Komisi Sekuritas dan Bursa Amerika Serikat (SEC) Ketua Paul Atkins mengatakan kepada para peserta di Bitcoin Las Vegas 2026 pada hari Senin bahwa lembaga tersebut bergerak untuk merangkul inovasi aset digital, mengakhiri regulasi berbasis penegakan, dan bekerja bersama dengan Komisi Perdagangan Berjangka Komoditas (CFTC) untuk membawa kejelasan bagi pasar kripto AS.
Poin-Poin Utama:
Paul Atkins, berbicara dalam sebuah wawancara duduk dengan Perianne Boring, pendiri dan CEO Chamber of Digital Commerce, menggambarkan sikap lembaga tersebut sebelumnya terhadap aset digital sebagai sebuah kegagalan. “Pada awalnya, pendekatan SEC seperti burung unta dengan kepalanya di dalam pasir, berpikir mungkin semuanya akan hilang,” katanya. “Lalu muncullah regulasi melalui penegakan.”
Era itu, menurut Atkins, sudah berakhir.
Ketua tersebut menunjuk pada rilis interpretatif bersama SEC dengan CFTC sebagai titik balik utama. Rilis tersebut, yang diterbitkan lebih awal tahun ini, menerapkan putusan Mahkamah Agung tahun 1946 dalam SEC v. Howey pada aset digital, dengan membuat pembedaan antara token itu sendiri dan ekosistem janji yang mengelilinginya yang dibuat kepada investor. “Kontrak investasi itu bukanlah jeruknya, melainkan seluruh ekosistem janji yang Pak Howey buat kepada investornya,” ujar Atkins.
SEC dan CFTC juga secara bersama merilis panduan taksonomi token di D.C. Blockchain Summit pada April 2026, yang mencantumkan token yang menurut SEC dianggap sebagai komoditas digital. Sejak itu, rilis tersebut telah menarik premi harga di pasar Asia, memunculkan pertanyaan dari para peserta tentang token yang tidak ada dalam daftar. Atkins mengatakan panduan tersebut berbasis prinsip dan tidak dimaksudkan sebagai daftar tetap. “Ini bukan tentang jeruknya sendiri, melainkan tentang janji-janji di sekelilingnya,” jelasnya.

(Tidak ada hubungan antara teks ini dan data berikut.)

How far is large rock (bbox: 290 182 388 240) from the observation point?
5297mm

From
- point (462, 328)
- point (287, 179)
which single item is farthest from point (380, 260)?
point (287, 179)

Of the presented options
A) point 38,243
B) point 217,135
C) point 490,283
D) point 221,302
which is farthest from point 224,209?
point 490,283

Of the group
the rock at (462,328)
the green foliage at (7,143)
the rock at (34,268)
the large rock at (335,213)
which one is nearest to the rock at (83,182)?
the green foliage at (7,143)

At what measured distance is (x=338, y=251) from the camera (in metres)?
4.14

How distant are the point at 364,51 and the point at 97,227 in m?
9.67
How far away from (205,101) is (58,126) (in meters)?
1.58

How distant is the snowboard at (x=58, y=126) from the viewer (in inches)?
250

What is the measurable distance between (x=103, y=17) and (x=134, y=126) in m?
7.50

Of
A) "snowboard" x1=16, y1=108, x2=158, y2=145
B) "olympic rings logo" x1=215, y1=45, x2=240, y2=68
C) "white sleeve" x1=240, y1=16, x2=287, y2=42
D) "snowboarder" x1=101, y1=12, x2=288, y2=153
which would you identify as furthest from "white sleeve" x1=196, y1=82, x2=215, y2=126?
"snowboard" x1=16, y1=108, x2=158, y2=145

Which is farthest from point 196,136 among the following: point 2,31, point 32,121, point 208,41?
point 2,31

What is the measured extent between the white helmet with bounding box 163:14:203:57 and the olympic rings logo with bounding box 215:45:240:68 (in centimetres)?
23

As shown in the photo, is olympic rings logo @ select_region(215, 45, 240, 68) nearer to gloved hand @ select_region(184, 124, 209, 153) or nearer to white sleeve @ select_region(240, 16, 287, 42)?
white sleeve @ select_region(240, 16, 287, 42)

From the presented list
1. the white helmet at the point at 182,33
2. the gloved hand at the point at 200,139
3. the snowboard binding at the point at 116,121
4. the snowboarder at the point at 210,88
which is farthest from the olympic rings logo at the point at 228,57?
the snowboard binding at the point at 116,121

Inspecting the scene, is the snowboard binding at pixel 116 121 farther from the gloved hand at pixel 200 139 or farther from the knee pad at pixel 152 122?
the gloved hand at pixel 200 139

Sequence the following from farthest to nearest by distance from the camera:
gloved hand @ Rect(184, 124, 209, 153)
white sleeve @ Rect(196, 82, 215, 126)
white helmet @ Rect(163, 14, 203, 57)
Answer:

Ke depan, Atkins mengatakan lembaga tersebut berencana untuk merilis pengecualian untuk inovasi dalam hitungan minggu yang akan memungkinkan perusahaan membangun dan memperdagangkan token terskuritisasi di blockchain di dalam Amerika Serikat. SEC juga sedang menyiapkan kerangka kerja yang disebut Reg Crypto, yang akan memungkinkan penggalangan dana melalui penjualan token di blockchain.
Ketua tersebut memberi kredit pada GENIUS Act, yang ditandatangani menjadi undang-undang lebih awal tahun ini, sebagai pertama kalinya pemerintah federal secara resmi mengakui stablecoin sebagai kategori aset digital. “Amerika Serikat, untuk pertama kalinya, mengakui seluruh genre aset digital,” kata Atkins.
Boring mengangkat kekhawatiran yang dibagikan banyak pihak di industri: Apa yang terjadi pada arah kebijakan ini jika pemerintahan mendatang membalikkan haluan? Atkins mengakui batasan dari tindakan eksekutif. “Tidak ada yang bisa membuat masa depan hal-hal seperti undang-undang,” katanya, seraya menunjuk pada Undang-Undang Kejelasan Pasar Aset Digital yang masih berjalan di Kongres. Senator Cynthia Lummis, yang muncul lebih awal di konferensi tersebut, mengatakan ia mengharapkan pemungutan suara Senat pada Juni 2026.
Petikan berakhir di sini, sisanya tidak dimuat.